**Document extract**
= = = = = = =

Accompanying the exhibition–which the Art Institute is negotiating to bring to Chicago next summer–was a handsome slipcased volume that sold for $80. Each of six scholars wrote on a sketchbook of his or her choosing; the book then was reproduced in its entirety. Selections from 30 more sketchbooks plus a catalogue raissone completed the volume.

The trade edition lacks a slipcase but otherwise is essentially the same. It is likely to serve as the main source on the sketchbooks until every page from them is published. The advantage it has, even over the exhibition, is that it shows the images of six books in sequence. Picasso`s order is essential for an understanding of his variety.

There are sketchbooks from 1894 to 1967 and they function throughout the whole of the artist`s career as a working diary. Some entries are complete in themselves, being related to no other work. Others precede a canvas, developing toward it. Still others were done afterward, to extend or elaborate ideas found in the painting.

Sketchbook No. 35, for example, is one of three that relate to the 1904-1905 ”Family of Saltimbanques” that now can be seen at the National Gallery in Washington. E.A. Carmean, who chose it to write about, found all the drawings working toward the canvas, that is, relating to various states he had determined in an independent study of 1980. The sequence of the images in the sketchbook is part of a clear development.

Sketchbook No. 59, on the other hand, shows a simultaneous cultivation of two opposing styles: cubism and naturalism. Picasso alternates between them and occasionally renders the same subject in both. Overall, however, he moves from a nearly abstract form of cubism to naturalistic designs for the ballet

”Parade.” From all the drawings Theodore Reff has titled his essay

”Picasso at the Crossroads.”

But not everything important in the sketchbooks is visual. The artist also wrote in names and addresses, expenses and inventories. Some of these jottings appear in sketchbook No. 42, relating to the pathbreaking canvas,

”Les Desmoiselles d`Avignon.” Art historian Robert Rosenblum tells us that one note has Picasso mentioning painter Georges Braque six months earlier than scholars thought he knew him. Another shows a somewhat surprising acquaintance with collector Eugene Rouart.

The Rouart family was close to Edgar Degas, whose set of monotypes on brothel themes Eugene owned. Given that his name is found in the 1907 sketchbook, Rosenblum wonders if Eugene showed the monotypes to Picasso. If so, they could very well have influenced ”Les Desmoiselles” and the connection might underlie Picasso`s purchase of them more than a half-century later.

The sketchbooks prompt such detective work, and already there have been satisfying answers. Take the entries that do not look like Picasso`s own. The catalogue raisonne lists a number of them. But longtime companion Francoise Gilot writes how Picasso urged her to work with him, saying, ”Let`s create enigmas for posterity.” Her images are the ”enigmas” in sketchbooks 115 and 116.

= = = = = = =

[Extracted data entries]
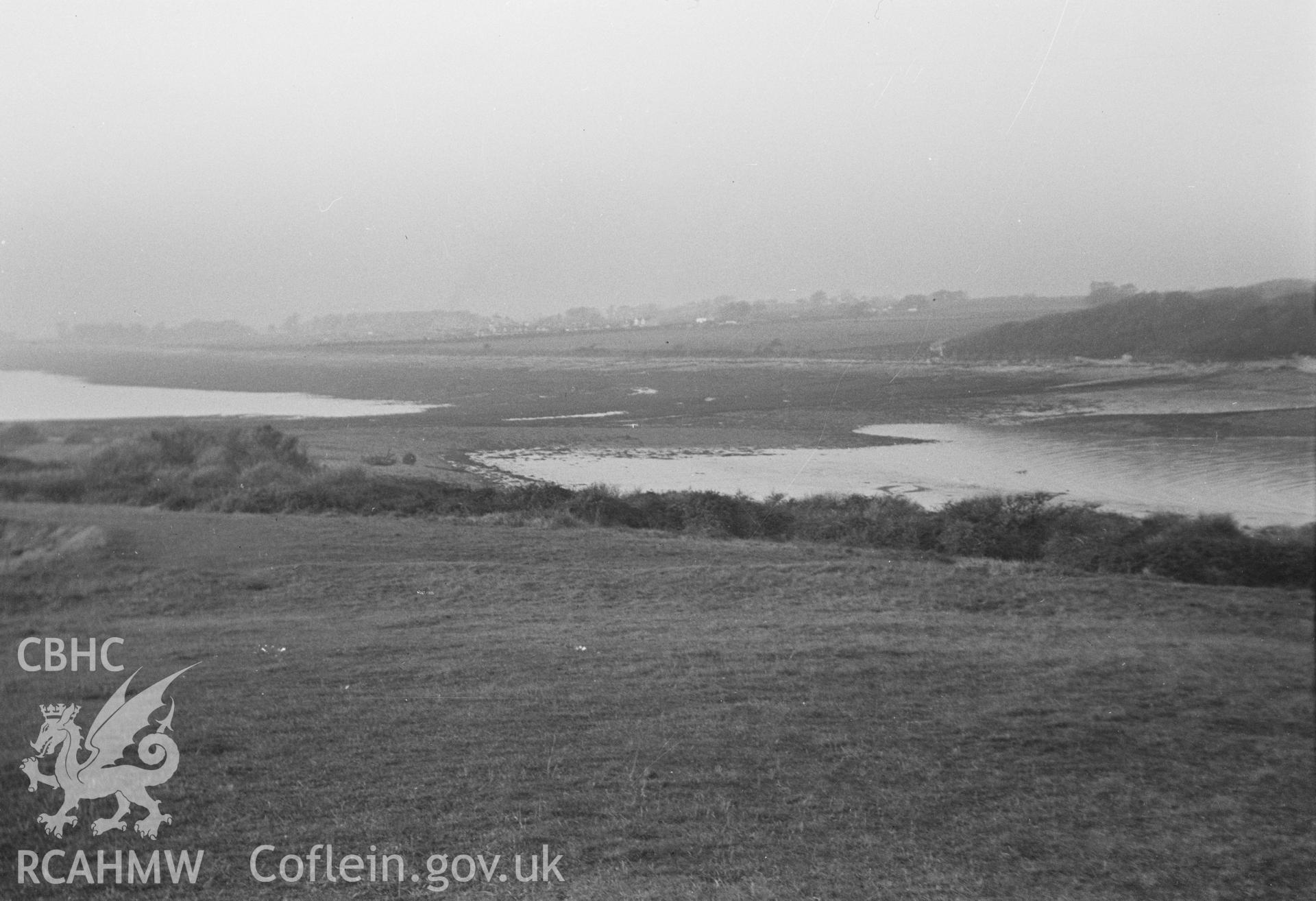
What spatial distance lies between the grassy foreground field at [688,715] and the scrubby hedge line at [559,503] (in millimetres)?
135

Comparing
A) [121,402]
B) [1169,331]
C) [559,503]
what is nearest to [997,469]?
[1169,331]

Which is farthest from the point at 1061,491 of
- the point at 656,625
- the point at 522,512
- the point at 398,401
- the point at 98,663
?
the point at 98,663

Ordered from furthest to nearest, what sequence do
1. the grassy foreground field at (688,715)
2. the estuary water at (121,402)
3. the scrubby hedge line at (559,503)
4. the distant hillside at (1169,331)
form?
the estuary water at (121,402) < the scrubby hedge line at (559,503) < the distant hillside at (1169,331) < the grassy foreground field at (688,715)

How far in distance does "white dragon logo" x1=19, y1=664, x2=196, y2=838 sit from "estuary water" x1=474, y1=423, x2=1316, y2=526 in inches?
88.4

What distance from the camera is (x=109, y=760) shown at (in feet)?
11.7

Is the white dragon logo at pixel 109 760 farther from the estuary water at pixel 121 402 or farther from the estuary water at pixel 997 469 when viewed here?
the estuary water at pixel 997 469

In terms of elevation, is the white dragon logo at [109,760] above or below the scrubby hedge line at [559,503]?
below

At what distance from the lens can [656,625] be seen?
194 inches

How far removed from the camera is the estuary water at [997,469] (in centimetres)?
326

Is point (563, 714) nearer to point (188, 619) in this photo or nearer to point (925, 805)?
point (925, 805)

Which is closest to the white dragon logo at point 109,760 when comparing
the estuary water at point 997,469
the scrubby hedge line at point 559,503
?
the scrubby hedge line at point 559,503

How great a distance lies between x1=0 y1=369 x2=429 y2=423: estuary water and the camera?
493 centimetres

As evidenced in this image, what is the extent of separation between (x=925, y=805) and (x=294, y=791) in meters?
2.54

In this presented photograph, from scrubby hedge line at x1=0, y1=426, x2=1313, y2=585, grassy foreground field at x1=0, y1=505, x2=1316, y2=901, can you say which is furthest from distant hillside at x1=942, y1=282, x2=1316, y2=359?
grassy foreground field at x1=0, y1=505, x2=1316, y2=901
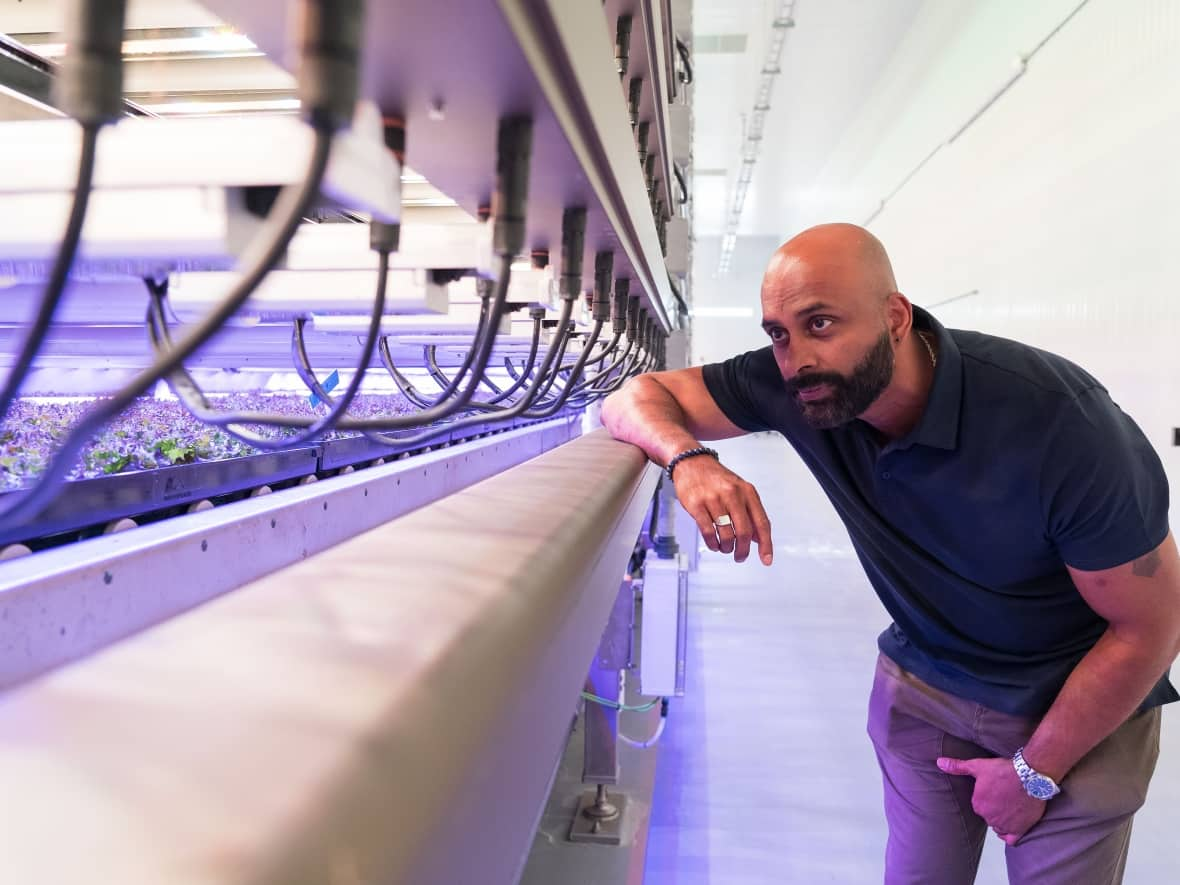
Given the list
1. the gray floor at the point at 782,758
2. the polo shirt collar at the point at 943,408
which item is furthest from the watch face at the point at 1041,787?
the gray floor at the point at 782,758

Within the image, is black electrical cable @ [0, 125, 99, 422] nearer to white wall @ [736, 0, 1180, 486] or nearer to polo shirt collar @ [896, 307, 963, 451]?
polo shirt collar @ [896, 307, 963, 451]

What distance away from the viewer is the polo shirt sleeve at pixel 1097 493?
90 centimetres

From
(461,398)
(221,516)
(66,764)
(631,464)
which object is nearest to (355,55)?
(66,764)

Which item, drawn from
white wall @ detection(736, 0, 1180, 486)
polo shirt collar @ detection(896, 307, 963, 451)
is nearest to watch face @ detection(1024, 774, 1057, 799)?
polo shirt collar @ detection(896, 307, 963, 451)

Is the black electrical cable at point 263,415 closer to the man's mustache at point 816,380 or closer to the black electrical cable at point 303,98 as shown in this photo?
the black electrical cable at point 303,98

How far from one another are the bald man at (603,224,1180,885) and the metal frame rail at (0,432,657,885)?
0.47 metres

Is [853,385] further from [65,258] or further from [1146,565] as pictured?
[65,258]

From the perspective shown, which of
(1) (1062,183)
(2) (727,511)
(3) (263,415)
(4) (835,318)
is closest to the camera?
(3) (263,415)

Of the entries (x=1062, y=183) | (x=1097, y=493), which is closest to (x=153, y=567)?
(x=1097, y=493)

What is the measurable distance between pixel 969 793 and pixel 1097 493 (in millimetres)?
590

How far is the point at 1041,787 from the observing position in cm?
106

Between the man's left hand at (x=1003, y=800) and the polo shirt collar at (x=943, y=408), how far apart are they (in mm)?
481

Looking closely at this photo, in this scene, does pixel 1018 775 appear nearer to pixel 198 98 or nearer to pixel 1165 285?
pixel 198 98

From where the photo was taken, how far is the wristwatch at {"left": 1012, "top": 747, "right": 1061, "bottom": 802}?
106 cm
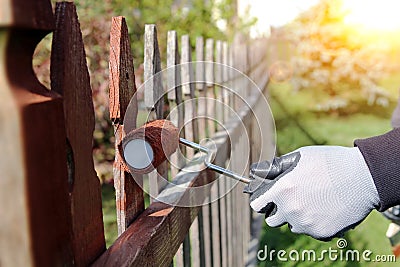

= = = = = = =

**Work item A**
Copy the passage of the Picasso sketchbooks article starting at "The Rouart family" and ending at "a half-century later.".
**Work item B**
Answer these questions using the Picasso sketchbooks article:
(i) What was the price of the slipcased volume that accompanied the exhibition?
(ii) Which numbered sketchbook relates to "Les Desmoiselles d`Avignon"?
(iii) Who gave his essay the title "Picasso at the Crossroads"?
**Work item C**
List every sketchbook that the Picasso sketchbooks article identifies by number.
The data above is separate material and has no connection to the Picasso sketchbooks article.

**Written solution A**
The Rouart family was close to Edgar Degas, whose set of monotypes on brothel themes Eugene owned. Given that his name is found in the 1907 sketchbook, Rosenblum wonders if Eugene showed the monotypes to Picasso. If so, they could very well have influenced ”Les Desmoiselles” and the connection might underlie Picasso`s purchase of them more than a half-century later.

**Written solution B**
(i) $80
(ii) Sketchbook No. 42
(iii) Theodore Reff

**Written solution C**
No. 35
No. 59
No. 42
No. 115
No. 116